*** Block opens ***
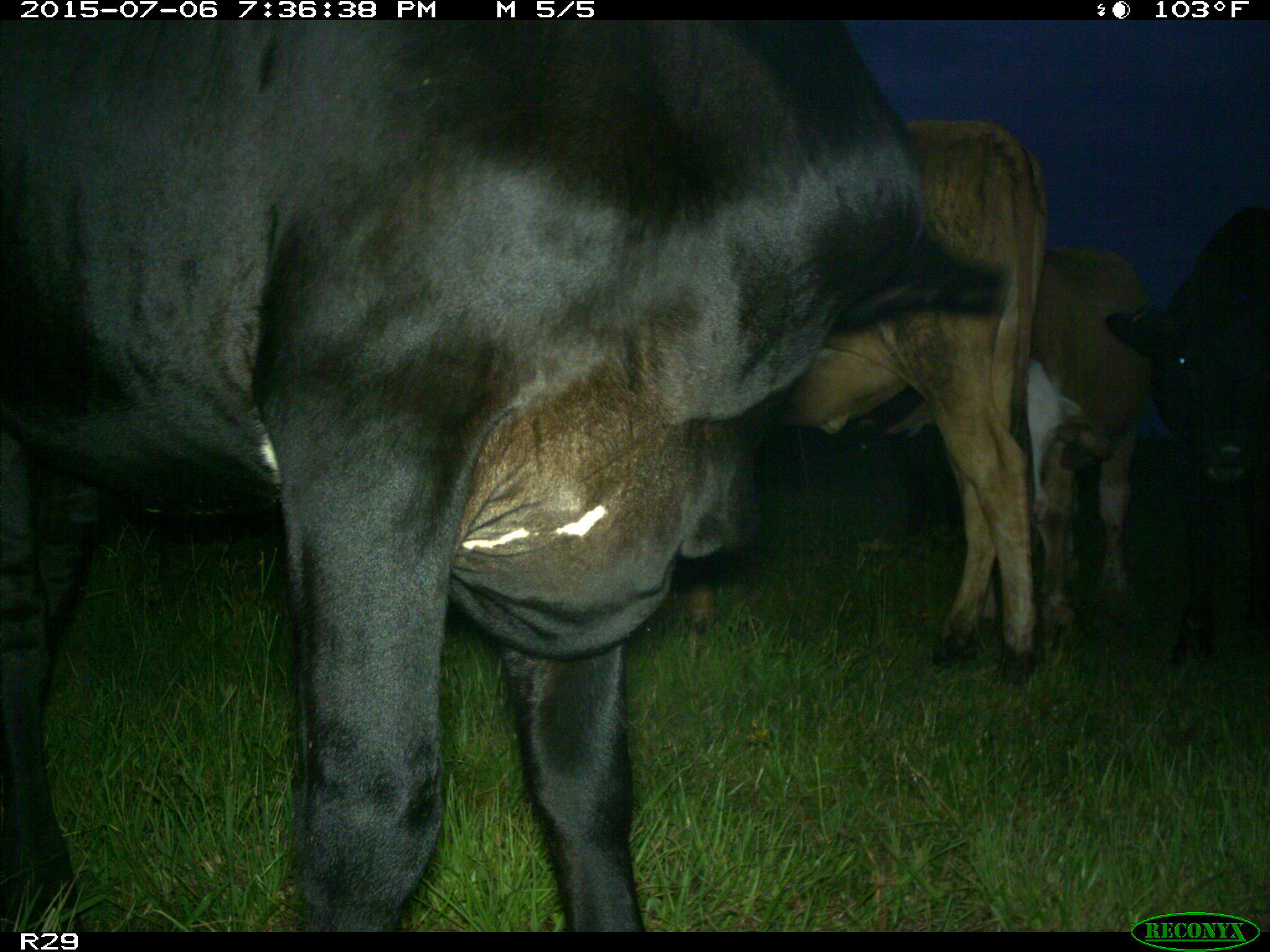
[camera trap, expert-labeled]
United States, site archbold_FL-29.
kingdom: Animalia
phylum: Chordata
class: Mammalia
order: Artiodactyla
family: Bovidae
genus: Bos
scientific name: Bos taurus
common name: domestic cow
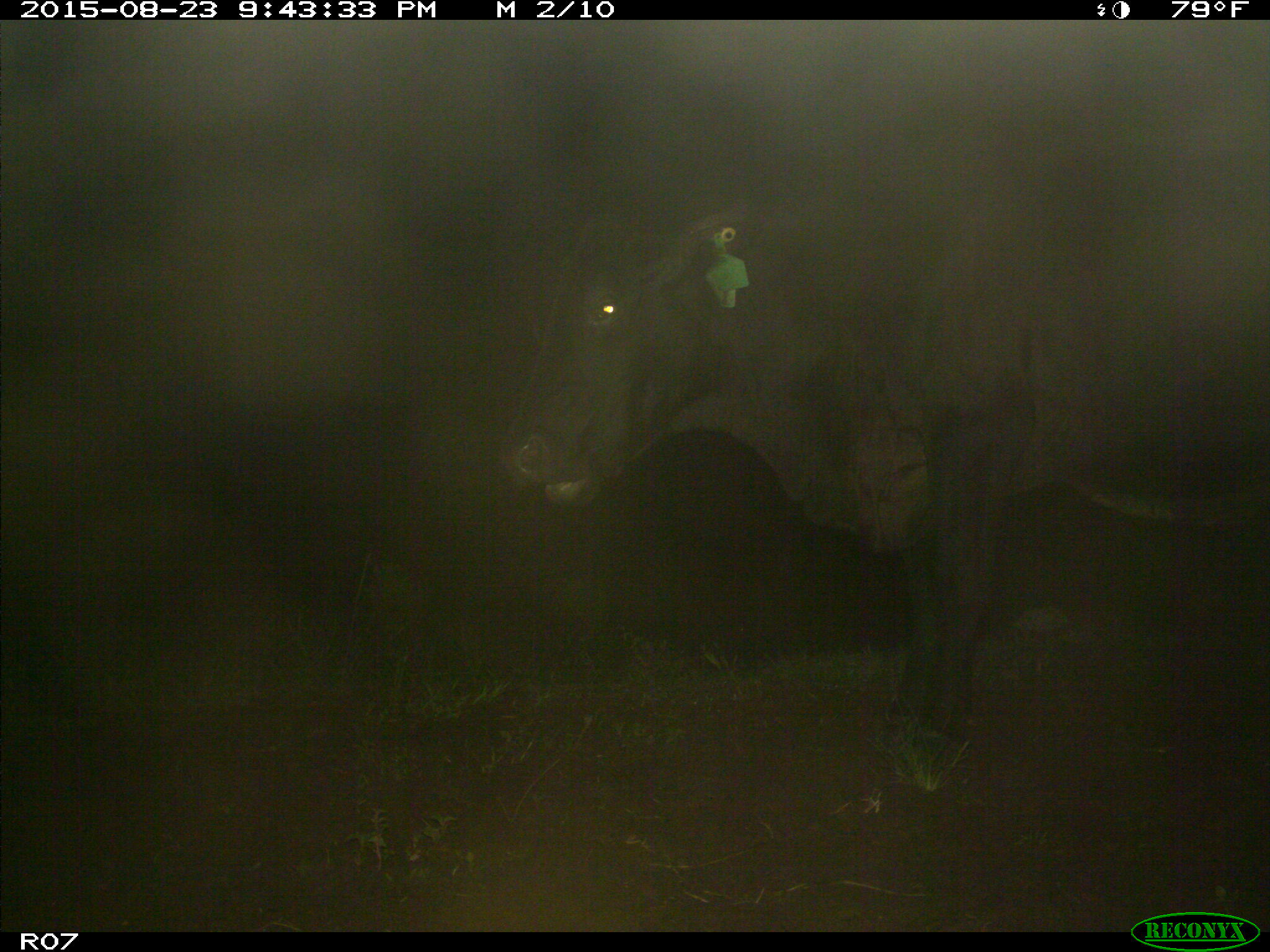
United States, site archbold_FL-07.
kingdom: Animalia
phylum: Chordata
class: Mammalia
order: Artiodactyla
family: Bovidae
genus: Bos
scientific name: Bos taurus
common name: domestic cow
*** Block closes ***
# [Aim of the exercise]
The records above should be returned word for word, with every picture left out.

# [Response to this task]
[camera trap, expert-labeled]
United States, site archbold_FL-29.
kingdom: Animalia
phylum: Chordata
class: Mammalia
order: Artiodactyla
family: Bovidae
genus: Bos
scientific name: Bos taurus
common name: domestic cow
United States, site archbold_FL-07.
kingdom: Animalia
phylum: Chordata
class: Mammalia
order: Artiodactyla
family: Bovidae
genus: Bos
scientific name: Bos taurus
common name: domestic cow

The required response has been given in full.